Les remontées d’information par le biais de l’intelligence économique soulignent que les entreprises françaises acceptent de dépendre des technologies américaines et bientôt chinoises. Après l’affaire Snowden, j’ai participé à un colloque français de RSSI qui me rapportèrent l’anecdote suivante. Plusieurs comités exécutifs annulèrent des dispositions prises avant l’affaire Snowden dans le domaine de l’externalisation de certaines activités dans le domaine des systèmes d’information de peur qu’un incident majeur leur fasse perdre la face à posteriori.

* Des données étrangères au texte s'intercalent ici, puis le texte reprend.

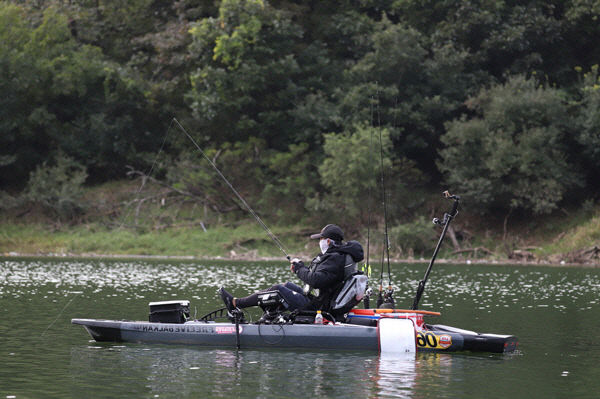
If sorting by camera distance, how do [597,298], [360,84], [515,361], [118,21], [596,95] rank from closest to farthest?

Ces décideurs n’avaient tenu aucun compte des rapports de force entre puissances et des risques qu’ils prenaient en niant leur réalité dans leurs secteurs d’activités.
La première urgence est donc de mettre le monde de l’entreprise devant ses responsabilités sur cette question. Tant qu’il n’y aura pas une convergence de vues entre le pouvoir politique, les représentants de l’administration et les acteurs du secteur privé sur la manière de concevoir une politique d’accroissement de puissance dans l’économie numérique, le débat se figera sur les plus petits dénominateurs communs d’une politique de souveraineté. Autrement dit, je suis désolé de le dire ainsi, mais il ne dépassera pas le stade de la surveillance des mauvaises pratiques et de leurs éventuelles sanctions.
Les aspects stratégiques de la conquête du monde immatériel ne relèvent pas des autorités de contrôle. Dans ses effets majeurs, la politique de conquête s’articule avec une politique de puissance. Rappelons-nous dans le cas des Etats-Unis : à l’origine, ce qui allait devenir ensuite Internet est né d’un besoin de survie informationnelle en cas de confrontation nucléaire. Les GAFAM sont l’expression économique privée d’une volonté de détenir une suprématie dans les activités marchandes de l’économie numérique. Ce n’est pas un hasard si la Chine a refusé de dépendre des GAFAM et a construit les siens.
La seconde urgence est d’évaluer le coût d’une situation de dépendance : la France et l’Union Européenne sont globalement dépendantes des technologies numériques américaines. Cette situation est-elle souhaitable à moyen et long terme ? La manière dont est abordée la question du stockage de données révèle les différences de grille de lecture de la souveraineté selon que l’on se situe dans le monde occidental, en Chine ou en Russie. Pour les entreprises des pays dépendants, la localisation du stockage dans une recherche de souveraineté est marginalement pris en compte. Pour les entreprises chinoises, russes, et demain indiennes, elles devront s’aligner ou prendre fortement en compte le refus de la dépendance exprimée par leurs autorités politiques.
La troisième urgence est la prise en considération de l’enjeu majeur de l’usage commercial des données. Il ne faut pas se contenter d’analyser le problème sous l’angle de la protection des données personnelles. Véritable or noir du monde immatériel, l’accès aux donnée (ou le data) est le point d’entrée de la conquête des marchés du monde immatériel. L’analyse du fonctionnement des GAFAM en est la démonstration la plus didactique. Cette réalité était déjà perceptible avant l’explosion de la bulle Internet au début de ce siècle. Une start-up américaine (de WEB TV si ma mémoire est bonne) présentait son plan marketing en expliquant que plus elle collecterait d’informations sur ses clients, mieux elle pourrait répondre aux attentes de ses clients mais aussi les orienter vers d’autres choix. La législation américaine permet ce genre de démarche. A contrario, un groupe français perd aujourd’hui 15% de son chiffre d’affaires parce que la CNIL lui interdit de conserver la mémoire du compte bancaire de ses clients. Son concurrent le plus important, américain, est basé au Luxembourg et n’est pas soumis à la même contrainte.
Résumé de l’intervention de Christian Harbulot, datée du 23 mai 2019 devant la Commission d’enquête sur la souveraineté numérique au Sénat.